# [LV] Use the known trip count when costing non-tail folded VFsClosedPublic

Authored by dmgreen on Apr 6 2023, 9:29 AM.

# Details

Reviewers
 fhahn Ayal SjoerdMeijer sdesmalen david-arm bmahjour
Commits
rG1869a9c225c7: [LV] Use the known trip count when costing non-tail folded VFs
Summary

Now that we store the ScalarCost in the VectorizationFactor it is possible to use it to get a slightly more accurate cost in isMoreProfitable between two vector factors. This extends the logic added in D101726 to non-tail-folded cases, using the costs of VecCost * (TripCount / VF) + ScalarCost * (TripCount % VF) to compare VFs where the TripCount is known.

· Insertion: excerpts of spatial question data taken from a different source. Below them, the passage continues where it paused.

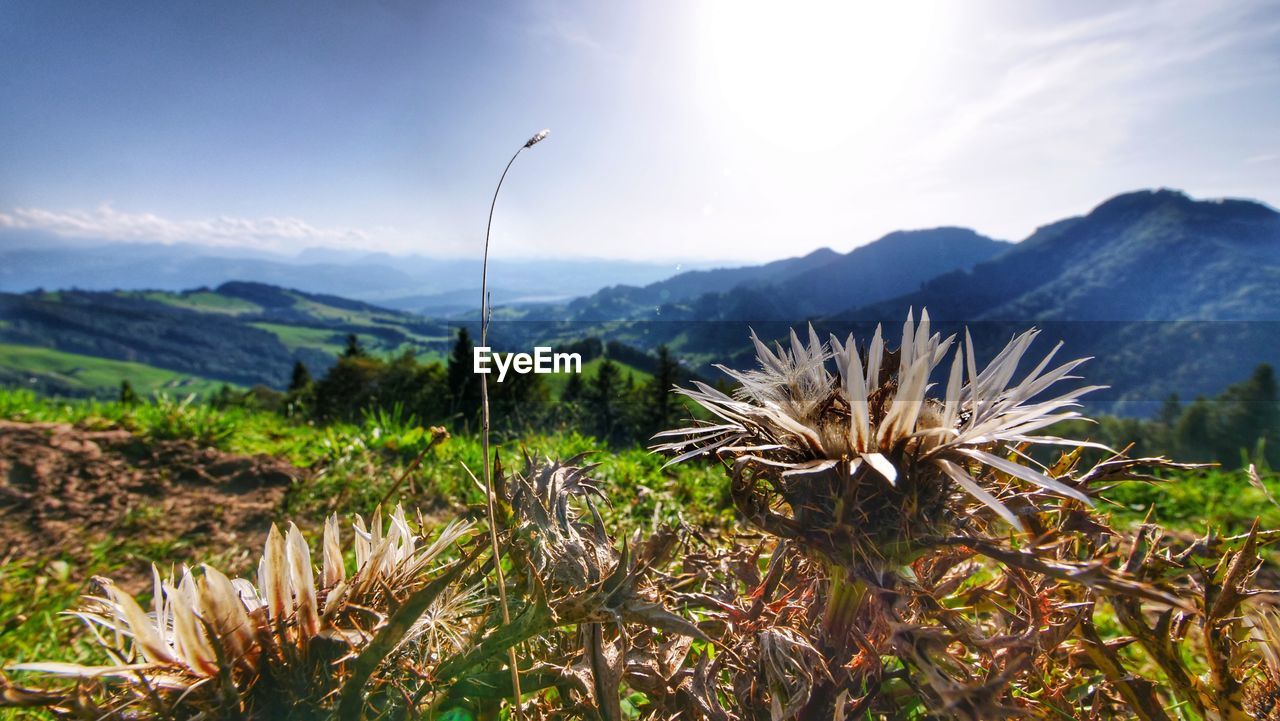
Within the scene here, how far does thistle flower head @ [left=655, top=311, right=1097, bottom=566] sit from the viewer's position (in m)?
0.82

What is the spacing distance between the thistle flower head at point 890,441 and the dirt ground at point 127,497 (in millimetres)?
3215

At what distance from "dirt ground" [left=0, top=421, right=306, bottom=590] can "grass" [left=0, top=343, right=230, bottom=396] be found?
408 ft

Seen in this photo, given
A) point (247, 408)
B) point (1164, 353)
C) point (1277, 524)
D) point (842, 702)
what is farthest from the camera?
point (1164, 353)

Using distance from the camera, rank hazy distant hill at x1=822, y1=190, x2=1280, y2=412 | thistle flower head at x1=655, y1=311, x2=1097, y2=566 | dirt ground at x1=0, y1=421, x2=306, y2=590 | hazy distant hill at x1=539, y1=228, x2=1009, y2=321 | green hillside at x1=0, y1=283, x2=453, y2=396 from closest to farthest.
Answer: thistle flower head at x1=655, y1=311, x2=1097, y2=566
dirt ground at x1=0, y1=421, x2=306, y2=590
hazy distant hill at x1=822, y1=190, x2=1280, y2=412
hazy distant hill at x1=539, y1=228, x2=1009, y2=321
green hillside at x1=0, y1=283, x2=453, y2=396

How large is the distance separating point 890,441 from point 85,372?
169 m

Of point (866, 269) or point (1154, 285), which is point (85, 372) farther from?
point (1154, 285)

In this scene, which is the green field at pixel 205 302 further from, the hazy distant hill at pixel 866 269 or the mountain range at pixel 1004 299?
the hazy distant hill at pixel 866 269

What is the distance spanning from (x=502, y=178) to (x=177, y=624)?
0.74m

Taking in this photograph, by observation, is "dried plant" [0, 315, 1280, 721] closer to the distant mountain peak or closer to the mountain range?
the mountain range

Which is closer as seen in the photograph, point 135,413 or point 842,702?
point 842,702

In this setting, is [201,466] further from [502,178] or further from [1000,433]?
[1000,433]

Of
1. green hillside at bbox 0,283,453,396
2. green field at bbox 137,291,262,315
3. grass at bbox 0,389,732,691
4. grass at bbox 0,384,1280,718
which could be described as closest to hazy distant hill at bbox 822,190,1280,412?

This shouldn't alter very much as small trip counts are usually not vectorized, but does seem to help in the testcase where 4 * VF4 is chosen as profitable compared to 2 * VF8 + 4* scalar.

# Diff Detail

### Event Timeline

dmgreen created this revision.Apr 6 2023, 9:29 AM
Herald added a project: Restricted Project. Apr 6 2023, 9:29 AM
dmgreen requested review of this revision.Apr 6 2023, 9:29 AM
Herald added a project: Restricted Project. Apr 6 2023, 9:29 AM
llvm/lib/Transforms/Vectorize/LoopVectorize.cpp
5368

Hi @dmgreen, perhaps I've missed something here but it looks like there is a divide-by-zero in the code?

If A.Width.getFixedValue() is non-zero then we calculate (CostA * divideCeil(MaxTripCount, A.Width.getFixedValue())), and if it is zero then we do (CostA * (MaxTripCount / A.Width.getFixedValue()) + ...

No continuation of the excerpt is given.